CUPLIKAN HALAMAN

★ ★ ★ ★ ★ ★ ★

Aturan Hak Penerbit Dibutuhkan untuk Dorong Kemandirian Media Digital
Transformasi media massa konvensional ke arah digital menghadirkan berbagai platform yang menawarkan beragam kecanggihan. Namun di sisi lain, keberadaan platform tersebut dinilai bersifat disruptif, atau menganggu gaya hidup media konvensional.
Ketua Komisi Hubungan Antarlembaga dan International Dewan Pers, Agus Sudibyo, dalam bukunya berjudul "Dialektika Digital" melihat ada hubungan kompleks antara industri media dengan platform digital, sehingga menggunakan istilah frenemy untuk menggambarkan relasi ini. Kata ini berasal dari gabungan dari friend (teman) dan enemy (lawan).
Sebab Agus merasa transformasi digital sebagai sebuah keniscayaan, sehingga media massa juga perlu membangun kemandirian relatif terhadap platform digital, baik secara teknologi, bisnis, maupun dari sisi jurnalistik. Kemandirian relatif diperlukan agar tercipta sinergi, tetapi tidak membuat media terlalu bergantung kepada platform digital.
Untuk mendukung terwujudnya kemandirian relatif ini juga membutuhkan dukungan dari sisi kebijakan. Dukungan kebijakan ini dapat berupa publisher right atau hak penerbit, undang-undang perlindungan data pribadi, serta social media law.
“Itu adalah unsur-unsur regulasi di mana negara hadir untuk menyehatkan ekosistem media, dan untuk menjaga ruang publik yang beradab,” ujar Agus pada acara bedah buku karyanya berjudul "Dialektika Digital", Selasa (5/4).
Buku ini mengupas kondisi industri jurnalisme Indonesia di tengah gempuran platform digital. Bagaimana industri pers bekerja dan pengaruh platform digital terhadap berita. Menurutnya, di tengah disrupsi platform digital terhadap media konvensional, media tetap harus bertahan menghadapi dialektika ini.
Melalui buku ini, Agus mendorong platform digital mengambil peran dan tanggung jawab yang lebih besar, karena selain menjadi perusahaan teknologi, mereka juga penerbit.
Dia memberikan contoh bagaimana bentuk sinergi antara pembuat kebijakan untuk mempertahankan media di tengah disrupsi tersebut.
Dalam konteks pandemi Corona Virus Desease-19 (Covid-19), ketika kondisi menjadi serba digital, Selandia Baru dan beberapa negara di Eropa memberikan insentif kepada industri media. Mereka sadar bahwa informasi merupakan kunci dalam penanganan pandemi.

★ ★ ★ ★ ★ ★ ★

YANG DIKERJAKAN
a – Menurut artikel tentang hak penerbit, istilah frenemy berasal dari gabungan dua kata apa?
b – Sebutkan semua bentuk dukungan kebijakan yang disebut dalam artikel tentang hak penerbit untuk mewujudkan kemandirian relatif media.
c – Sambung artikel tentang hak penerbit mulai setelah kalimat terakhirnya.

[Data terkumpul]
★ ★ ★ ★ ★ ★ ★

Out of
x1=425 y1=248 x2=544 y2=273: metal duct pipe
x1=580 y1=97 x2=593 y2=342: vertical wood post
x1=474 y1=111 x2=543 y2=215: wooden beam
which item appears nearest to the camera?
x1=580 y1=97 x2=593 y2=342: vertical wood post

★ ★ ★ ★ ★ ★ ★

JAWABAN TIAP TUGAS
a – Dari friend (teman) dan enemy (lawan).

b – Publisher right atau hak penerbit, undang-undang perlindungan data pribadi, dan social media law.

c –
“Negara hadir untuk memberikan insentif dengan syarat perusahaan media tidak boleh memecat wartawannya,” kata Agus.
Agus menyampaikan, pemberian insentif selama masa pandemi juga telah diterapkan pemerintah kepada media-media di Indonesia. Namun, untuk menyelamatkan sebuah media dalam era transformasi digital, pemberian insentif dinilainya belum cukup.
Kehadiran negara dalam transformasi digital, disampaikan Jurnalis Senior, Don Bosco Selamun telah diterapkan di beberapa negara, seperti Jerman, Australia, Inggris, dan sebagainya. Hal itu memperlihatkan bahwa media tidak bisa maju sendiri menghadapi transformasi digital.
“Harus maju bersama-sama, tentu juga pemerintahnya,” kata Don Bosco.
Dalam kesempatan yang sama, Dirjen IKP Kementerian Komunikasi dan Informasi (Kominfo), Usman Kansong, menyampaikan bahwa yang mesti dilakukan negara untuk menyelamatkan media pada era transformasi digital adalah intervensi melalui regulasi, salah satunya dengan aturan hak penerbit.
Regulasi yang tengah digarap pemerintah melalui Kominfo itu nantinya akan diajukan hak prakarsa ke Kementerian Sekretariat Negara (Kemensetneg) untuk kemudian dibahas dan dijadikan undang-undang.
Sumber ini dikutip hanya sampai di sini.